En 2021, des chercheurs ont relâché 500 tortues sulcates africaines (Centrochelys sulcata) sur une étendue de sol nu, à la lisière sud du Sahara. Cinq ans plus tard, en 2026, des images satellites ont révélé des taches vertes dispersées, perçant à travers le sable dans une zone où rien ne poussait auparavant.
Les tortues n’ont rien planté. Elles ont creusé. Pour échapper à des températures diurnes qui dépassent 60 degrés au sol et au froid nocturne qui suit, l’animal fouit des terriers de 10 à 15 mètres de profondeur, selon des recherches compilées par l’IUCN Tortoise and Freshwater Turtle Specialist Group.
Ce n’est pas la taille de la tortue, pourtant la plus grande espèce terrestre continentale au monde, qui a modifié le sol : c’est ce comportement de fouissage répété.
Sur une grande partie du Sahel, le sol se transforme en croûte durcie. L’eau de pluie n’y pénètre plus, s’évapore presque immédiatement, et les graines restent bloquées en surface sans pouvoir germer. En creusant, la tortue perce cette croûte. L’eau trouve alors un chemin vers le bas plutôt que de ruisseler, et le sol environnant gagne en capacité de rétention d’humidité.
Les graines déjà présentes en surface, ou apportées par le vent, trouvent assez d’humidité près du terrier pour germer. Insectes et micro-organismes colonisent ensuite le sol meuble, puis la végétation s’épaissit. Les écologistes appellent ce type d’organisme ingénieur de l’écosystème : une espèce qui remodèle physiquement son environnement au profit d’autres espèces.
Une revue publiée en 2017 dans Frontiers in Ecology and Evolution évoquait déjà un potentiel d’ingénierie écosystémique important pour la tortue sulcate, en raison de tunnels pouvant atteindre 15 mètres de longueur dans des environnements où l’humidité est rare.
Aucune machine, aucune ligne d’irrigation
Pendant des décennies, la réponse habituelle à l’avancée du désert a consisté à planter des arbres.
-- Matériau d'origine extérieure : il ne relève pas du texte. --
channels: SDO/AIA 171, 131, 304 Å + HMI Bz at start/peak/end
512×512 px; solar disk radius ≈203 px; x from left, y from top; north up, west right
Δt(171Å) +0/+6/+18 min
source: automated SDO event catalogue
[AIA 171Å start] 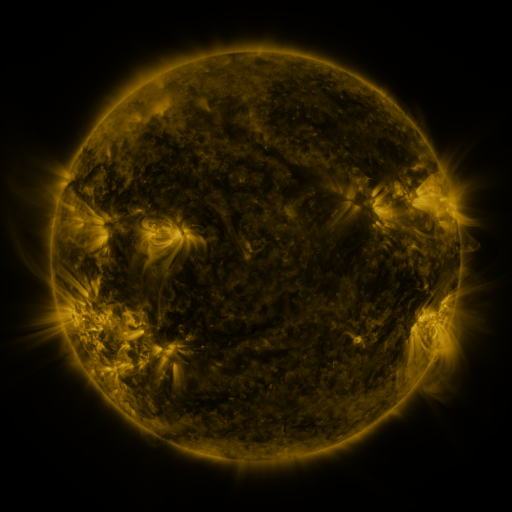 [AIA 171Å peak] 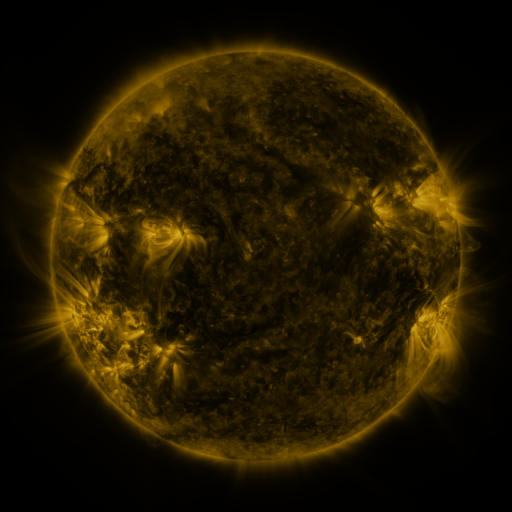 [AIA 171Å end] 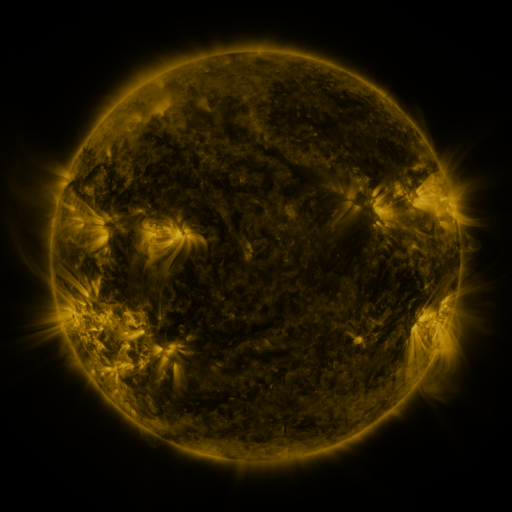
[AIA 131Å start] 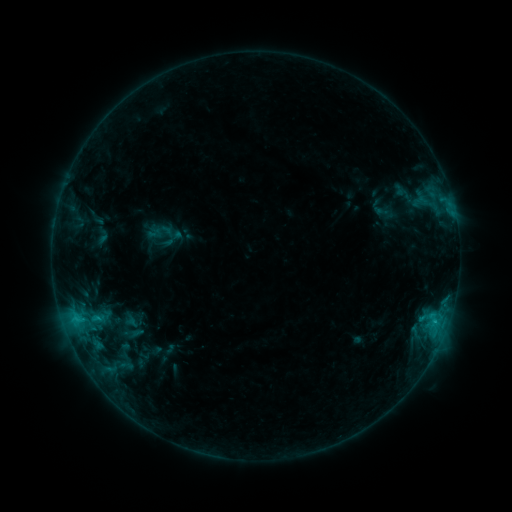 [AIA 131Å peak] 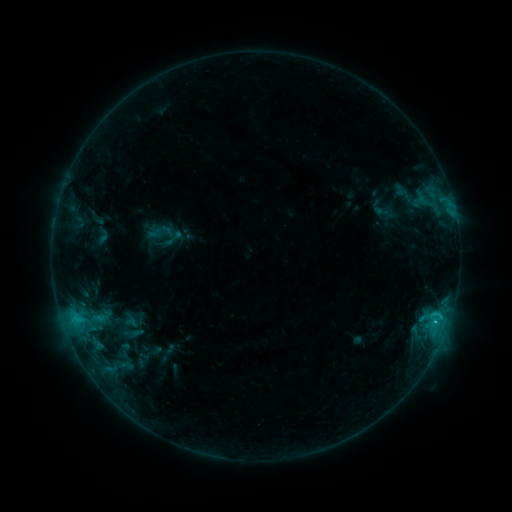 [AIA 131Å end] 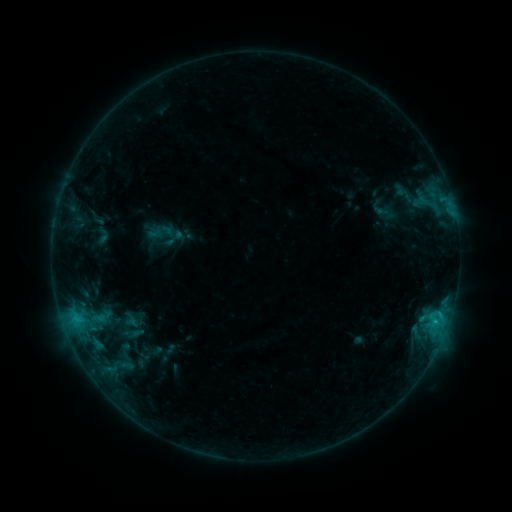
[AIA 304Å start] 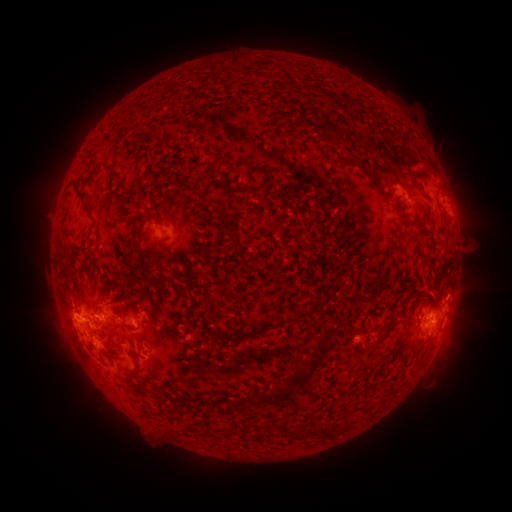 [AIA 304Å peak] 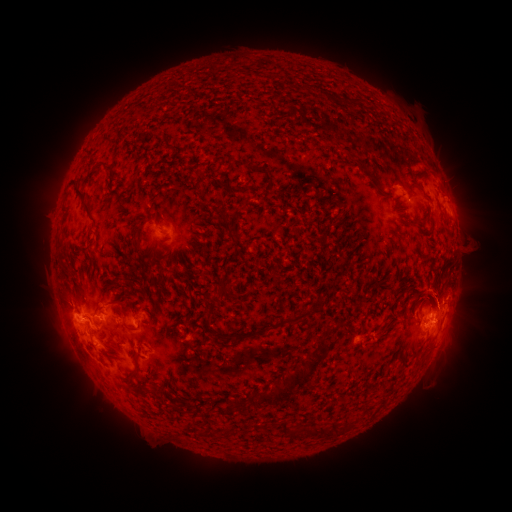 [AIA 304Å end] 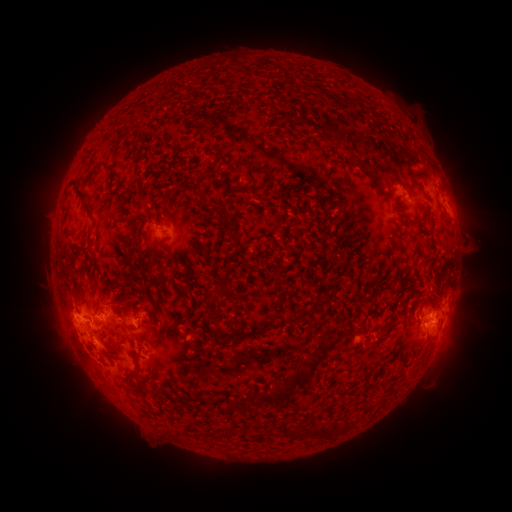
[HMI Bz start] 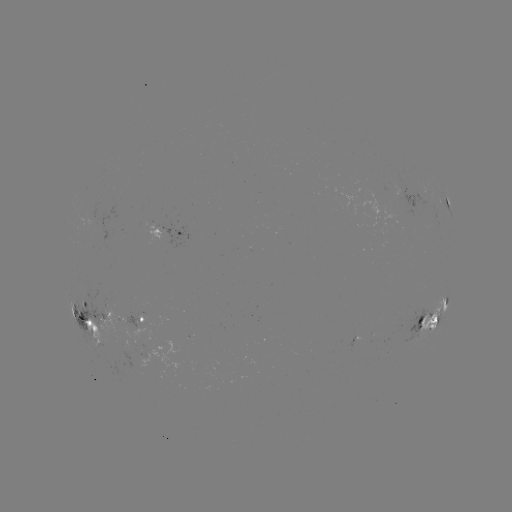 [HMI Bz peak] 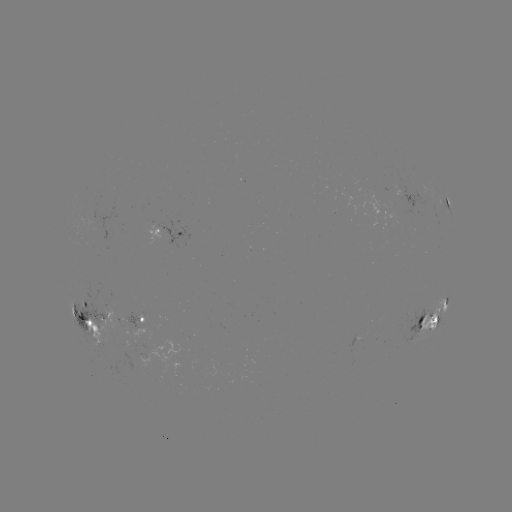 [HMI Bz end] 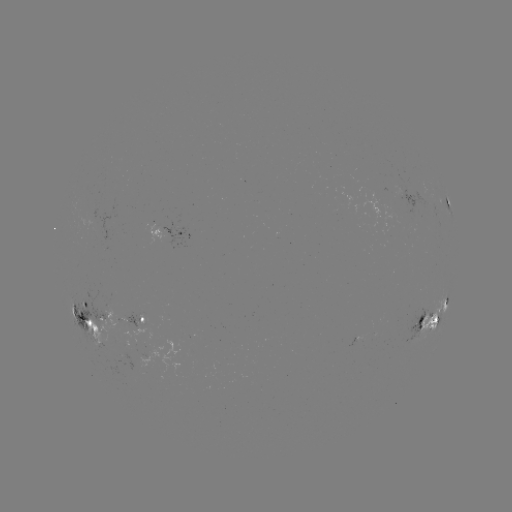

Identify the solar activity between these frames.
eruption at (440, 288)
Cette méthode a donné des résultats inégaux, s’est révélée coûteuse et a échoué dans la plupart des cas : le vent, le manque d’eau et le sol durci tuaient les jeunes pousses avant qu’elles ne s’enracinent.
L’intervention de 2021 n’a impliqué aucun équipement de plantation, aucune ligne d’irrigation, aucun traitement chimique du sol. Elle a consisté uniquement à relâcher un reptile indigène dans un habitat dont la chasse, l’expansion agricole et le pâturage du bétail l’avaient largement effacé.
Le résultat n’est pas une forêt au sens habituel, mais une reprise visible de la biodiversité, avec l’arrivée d’oiseaux et de petits vertébrés une fois le couvert végétal étendu. Au Sénégal, l’organisation à but non lucratif S.O.S. (Save Our Sulcata) gère depuis 1992 des programmes d’élevage et de relâcher de tortues.
Un rapport de l’IUCN publié en août 2020 décrivait un sanctuaire, le Village des Tortues à Noflaye, abritant plus de 300 individus, dont des dizaines ont déjà été relâchées dans la nature. Sur un groupe suivi, le taux de survie a dépassé 80 % en quatre ans, une donnée qui compte : les effets sur le terrain ne s’accumulent que si les animaux vivent assez longtemps pour creuser et entretenir leurs galeries.
L’espèce qui contribue à cette repousse de végétation lutte pourtant pour sa propre survie. L’IUCN la classe en danger, avec des populations en déclin rapide dans la majeure partie de son aire de répartition restante. Elle aurait déjà disparu du Cameroun, de Djibouti et du Togo.
Une évaluation d’experts citée dans le rapport IUCN de 2020 attribue environ 60 % de la pression de menace à la perte d’habitat, et 25 % au changement climatique. Le reste vient de la chasse pour la viande, de la médecine traditionnelle et de la capture pour le commerce des animaux de compagnie.
L’expérience n’est présentée ni comme une solution miracle ni comme une solution universelle. La région reste enchevêtrée de pressions multiples : sécheresses répétées, densité de pâturage, instabilité politique et fragmentation constante de l’habitat déterminent si une parcelle restaurée se maintient ou disparaît à nouveau.
Le succès dépend des précipitations, du contrôle du pâturage et de la gestion des terres dans le temps. Une tortue creuse parce que son corps l’exige, et continue de creuser toute sa vie.